Overview
- Manufacturer: Moskvitch
- Production: 1955

Body and chassis
- Class: Racing car
- Layout: RR layout
- Related: Moskvitch 404 Sport

Powertrain
- Engine: 1.1L MZMA-405 I4 (1955-1959); 1.3L MZMA-407 I4 (1959-1963);

Dimensions
- Curb weight: 670 kg (1,477 lb)^{[citation needed]}

Chronology
- Successor: Moskvitch G2

= Moskvitch G1 =

Moskvitch G1 was a sports car from Moskvitch produced in 1955 by the engineer I. Gladilin. It was the first Moskvitch specially developed for racing. It had aluminium coachwork and was powered by an 1,074 cc inline 4-cylinder flathead engine giving 70 hp and a top speed of 190 km/h. The engine was derived from the 407-series engine used in the 407. To increase the power it was fitted with four carburettors from the motorcycle Izh-49. Due to a lack of funds, the brakes, suspension, and wheels were borrowed from the Moskvitch 401.

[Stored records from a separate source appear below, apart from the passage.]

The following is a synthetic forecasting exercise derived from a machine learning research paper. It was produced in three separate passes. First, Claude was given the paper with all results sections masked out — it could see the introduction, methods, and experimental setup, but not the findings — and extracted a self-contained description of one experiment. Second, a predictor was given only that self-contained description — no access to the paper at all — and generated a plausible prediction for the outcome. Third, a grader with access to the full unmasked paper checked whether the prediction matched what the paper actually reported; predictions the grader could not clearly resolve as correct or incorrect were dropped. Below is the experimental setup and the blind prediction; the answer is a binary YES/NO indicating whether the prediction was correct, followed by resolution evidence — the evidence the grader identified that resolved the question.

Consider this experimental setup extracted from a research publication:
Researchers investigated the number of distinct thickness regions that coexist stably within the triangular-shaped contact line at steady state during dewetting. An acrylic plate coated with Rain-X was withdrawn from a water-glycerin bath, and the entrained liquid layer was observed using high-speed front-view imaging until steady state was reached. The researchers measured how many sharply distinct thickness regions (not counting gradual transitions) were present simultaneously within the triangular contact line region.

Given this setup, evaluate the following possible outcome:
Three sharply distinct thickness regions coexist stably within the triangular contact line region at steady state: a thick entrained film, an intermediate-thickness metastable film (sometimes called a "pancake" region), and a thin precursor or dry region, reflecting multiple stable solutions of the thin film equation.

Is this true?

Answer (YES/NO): NO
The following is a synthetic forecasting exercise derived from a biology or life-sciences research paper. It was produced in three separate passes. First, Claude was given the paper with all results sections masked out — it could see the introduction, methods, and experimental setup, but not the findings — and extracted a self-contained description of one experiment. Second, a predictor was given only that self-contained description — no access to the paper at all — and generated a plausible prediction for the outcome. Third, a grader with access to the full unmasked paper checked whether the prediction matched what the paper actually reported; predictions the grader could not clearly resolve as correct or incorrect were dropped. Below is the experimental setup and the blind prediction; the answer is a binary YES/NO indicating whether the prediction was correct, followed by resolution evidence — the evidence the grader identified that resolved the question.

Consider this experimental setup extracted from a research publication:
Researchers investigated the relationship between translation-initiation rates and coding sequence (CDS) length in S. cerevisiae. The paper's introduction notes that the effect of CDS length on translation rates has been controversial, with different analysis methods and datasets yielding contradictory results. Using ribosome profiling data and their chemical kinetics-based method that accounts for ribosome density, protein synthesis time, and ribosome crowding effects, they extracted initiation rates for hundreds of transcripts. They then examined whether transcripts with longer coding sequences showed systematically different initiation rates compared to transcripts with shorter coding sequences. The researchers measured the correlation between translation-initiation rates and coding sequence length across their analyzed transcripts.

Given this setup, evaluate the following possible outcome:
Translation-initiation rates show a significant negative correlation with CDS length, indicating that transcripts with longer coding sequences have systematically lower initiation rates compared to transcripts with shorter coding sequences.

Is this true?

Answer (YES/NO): YES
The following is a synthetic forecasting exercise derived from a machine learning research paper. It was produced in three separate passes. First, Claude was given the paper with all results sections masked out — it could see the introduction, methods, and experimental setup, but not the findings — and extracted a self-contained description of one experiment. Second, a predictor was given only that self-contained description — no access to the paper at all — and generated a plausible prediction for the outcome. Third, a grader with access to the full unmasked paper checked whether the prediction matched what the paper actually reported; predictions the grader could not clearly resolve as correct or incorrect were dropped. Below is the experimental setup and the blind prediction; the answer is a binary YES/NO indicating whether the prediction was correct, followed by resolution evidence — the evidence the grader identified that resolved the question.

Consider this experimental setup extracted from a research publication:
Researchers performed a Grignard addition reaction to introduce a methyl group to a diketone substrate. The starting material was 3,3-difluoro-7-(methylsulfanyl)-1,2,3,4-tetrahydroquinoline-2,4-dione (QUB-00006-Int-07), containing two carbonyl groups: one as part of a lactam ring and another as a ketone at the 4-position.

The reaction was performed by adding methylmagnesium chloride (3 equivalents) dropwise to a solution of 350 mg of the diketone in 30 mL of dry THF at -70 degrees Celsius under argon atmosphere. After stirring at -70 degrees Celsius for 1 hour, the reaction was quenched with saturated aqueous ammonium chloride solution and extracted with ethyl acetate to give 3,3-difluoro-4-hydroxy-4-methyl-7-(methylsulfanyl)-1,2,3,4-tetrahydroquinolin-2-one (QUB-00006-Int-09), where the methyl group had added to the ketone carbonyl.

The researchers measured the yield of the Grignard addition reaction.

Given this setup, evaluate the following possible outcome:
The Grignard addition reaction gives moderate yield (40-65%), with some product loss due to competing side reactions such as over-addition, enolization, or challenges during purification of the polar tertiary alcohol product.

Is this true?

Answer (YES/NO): NO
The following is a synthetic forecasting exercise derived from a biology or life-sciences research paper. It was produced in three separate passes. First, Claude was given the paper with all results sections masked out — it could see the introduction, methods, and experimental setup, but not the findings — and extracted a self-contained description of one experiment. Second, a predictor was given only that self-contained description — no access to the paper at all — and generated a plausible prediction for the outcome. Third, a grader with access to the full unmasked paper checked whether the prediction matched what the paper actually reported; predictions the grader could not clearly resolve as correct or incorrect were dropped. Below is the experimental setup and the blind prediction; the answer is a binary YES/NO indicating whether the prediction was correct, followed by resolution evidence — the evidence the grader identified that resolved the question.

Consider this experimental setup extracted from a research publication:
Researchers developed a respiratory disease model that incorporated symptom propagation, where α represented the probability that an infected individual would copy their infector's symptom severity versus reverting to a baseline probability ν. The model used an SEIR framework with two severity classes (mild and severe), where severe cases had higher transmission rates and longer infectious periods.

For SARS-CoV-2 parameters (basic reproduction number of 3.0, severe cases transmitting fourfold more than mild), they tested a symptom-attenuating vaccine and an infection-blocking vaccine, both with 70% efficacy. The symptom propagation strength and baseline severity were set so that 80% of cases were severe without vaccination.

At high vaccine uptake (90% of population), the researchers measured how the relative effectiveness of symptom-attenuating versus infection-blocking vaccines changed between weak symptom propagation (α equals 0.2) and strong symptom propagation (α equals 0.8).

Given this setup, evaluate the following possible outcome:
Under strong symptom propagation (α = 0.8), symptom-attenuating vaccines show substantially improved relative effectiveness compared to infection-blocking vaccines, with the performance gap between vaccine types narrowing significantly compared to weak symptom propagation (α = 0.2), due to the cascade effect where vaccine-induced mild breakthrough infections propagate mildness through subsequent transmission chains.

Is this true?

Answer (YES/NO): NO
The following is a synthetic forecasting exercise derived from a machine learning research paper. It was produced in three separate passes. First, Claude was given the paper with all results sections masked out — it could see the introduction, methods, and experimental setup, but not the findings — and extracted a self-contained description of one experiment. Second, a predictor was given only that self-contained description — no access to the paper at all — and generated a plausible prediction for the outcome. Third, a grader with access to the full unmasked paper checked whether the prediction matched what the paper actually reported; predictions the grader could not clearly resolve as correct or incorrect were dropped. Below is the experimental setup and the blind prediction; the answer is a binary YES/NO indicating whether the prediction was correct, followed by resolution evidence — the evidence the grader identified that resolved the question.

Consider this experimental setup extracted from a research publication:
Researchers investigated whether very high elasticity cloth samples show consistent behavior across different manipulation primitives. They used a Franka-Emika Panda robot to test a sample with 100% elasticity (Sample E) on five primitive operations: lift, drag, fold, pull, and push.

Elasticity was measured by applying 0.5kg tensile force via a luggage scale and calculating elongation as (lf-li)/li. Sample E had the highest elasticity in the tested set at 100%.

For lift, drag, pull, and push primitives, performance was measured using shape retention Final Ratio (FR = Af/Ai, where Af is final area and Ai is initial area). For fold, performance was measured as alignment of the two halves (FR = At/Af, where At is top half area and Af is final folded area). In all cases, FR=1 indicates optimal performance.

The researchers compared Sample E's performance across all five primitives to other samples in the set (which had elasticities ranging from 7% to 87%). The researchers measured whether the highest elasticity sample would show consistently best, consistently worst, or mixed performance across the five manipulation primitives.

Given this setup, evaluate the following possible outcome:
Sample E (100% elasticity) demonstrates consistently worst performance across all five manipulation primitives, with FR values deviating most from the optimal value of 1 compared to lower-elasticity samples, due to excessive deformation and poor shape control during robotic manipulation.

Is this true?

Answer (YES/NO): NO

In 1956, the body was changed to a type with enclosed wheels and engine, becoming the G2. This body was changed back to open-wheel in 1960. The engine was replaced with one based on the engine in the newer Moskvitch 407 in 1959; like the 405 engine, the 407 engine was equipped with four carburetors. The suspension was revised in 1960, also borrowed from the 407. The G1 raced in its final configuration until 1963, after which it was scrapped. The G1 would be the basis for later racing cars such as the Moskvitch G2.